### Task list
[1] Please retype part of the notation page, beginning at the words "Thanks to Kanrokoti, P-adic" and stopping after "a_m \in T\).".
[2] From the notation page, list every character or symbol that the formal strings in the sets T and PT are made of.

### Extract
————
My second notation thingy (not sure what it classifies as). Hopefully it will be well-defined this time.
Thanks to Kanrokoti, P-adic
Parts of this were copied from Kanrokoti's non-restricted 三 function because I'm sorta lazy, go check out the original here.
Notation[]
Here, I will define the character string which I will use for defining the notation. I define two sets \(T\) and \(PT\) of formal strings consisting of \(0\), \(\textrm{四}\), \(+\), \((\), \()\) and commas in the following recursive way:
- \(0 \in T\).
- For any \((a, b) \in T^2\), \(\textrm{四}_a(b) \in PT \cap T\).
- For any \((a_1, a_2, ..., a_m) \in PT^m\) such that \(2 \leq m < \infty\), \(a_1 + a_2 + ... + a_m \in T\).
————
### Raw data
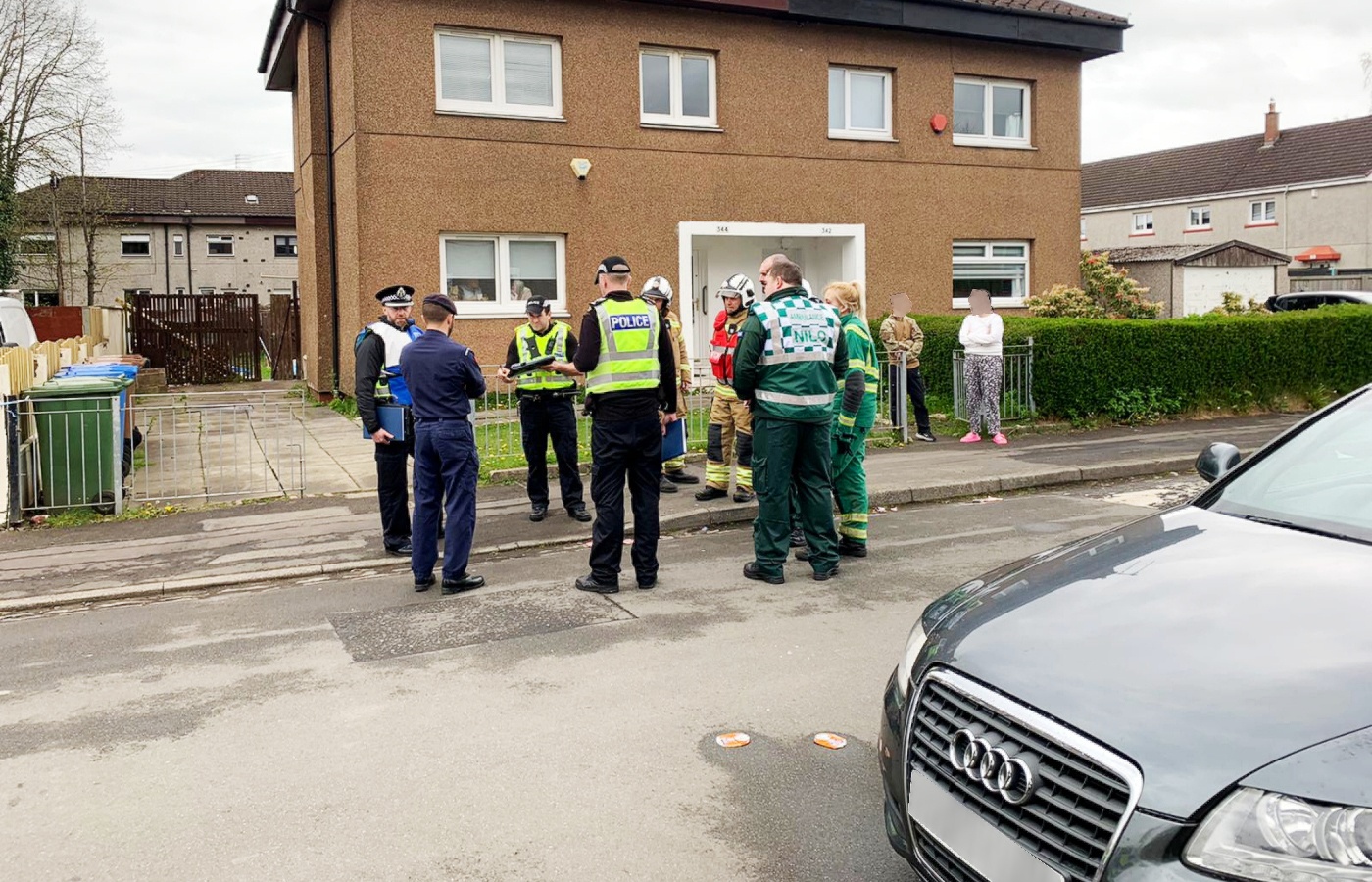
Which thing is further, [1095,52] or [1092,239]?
————
### Written answers
[1]
Thanks to Kanrokoti, P-adic
Parts of this were copied from Kanrokoti's non-restricted 三 function because I'm sorta lazy, go check out the original here.
Notation[]
Here, I will define the character string which I will use for defining the notation. I define two sets \(T\) and \(PT\) of formal strings consisting of \(0\), \(\textrm{四}\), \(+\), \((\), \()\) and commas in the following recursive way:
- \(0 \in T\).
- For any \((a, b) \in T^2\), \(\textrm{四}_a(b) \in PT \cap T\).
- For any \((a_1, a_2, ..., a_m) \in PT^m\) such that \(2 \leq m < \infty\), \(a_1 + a_2 + ... + a_m \in T\).

[2]
- 0
- 四
- +
- (
- )
- commas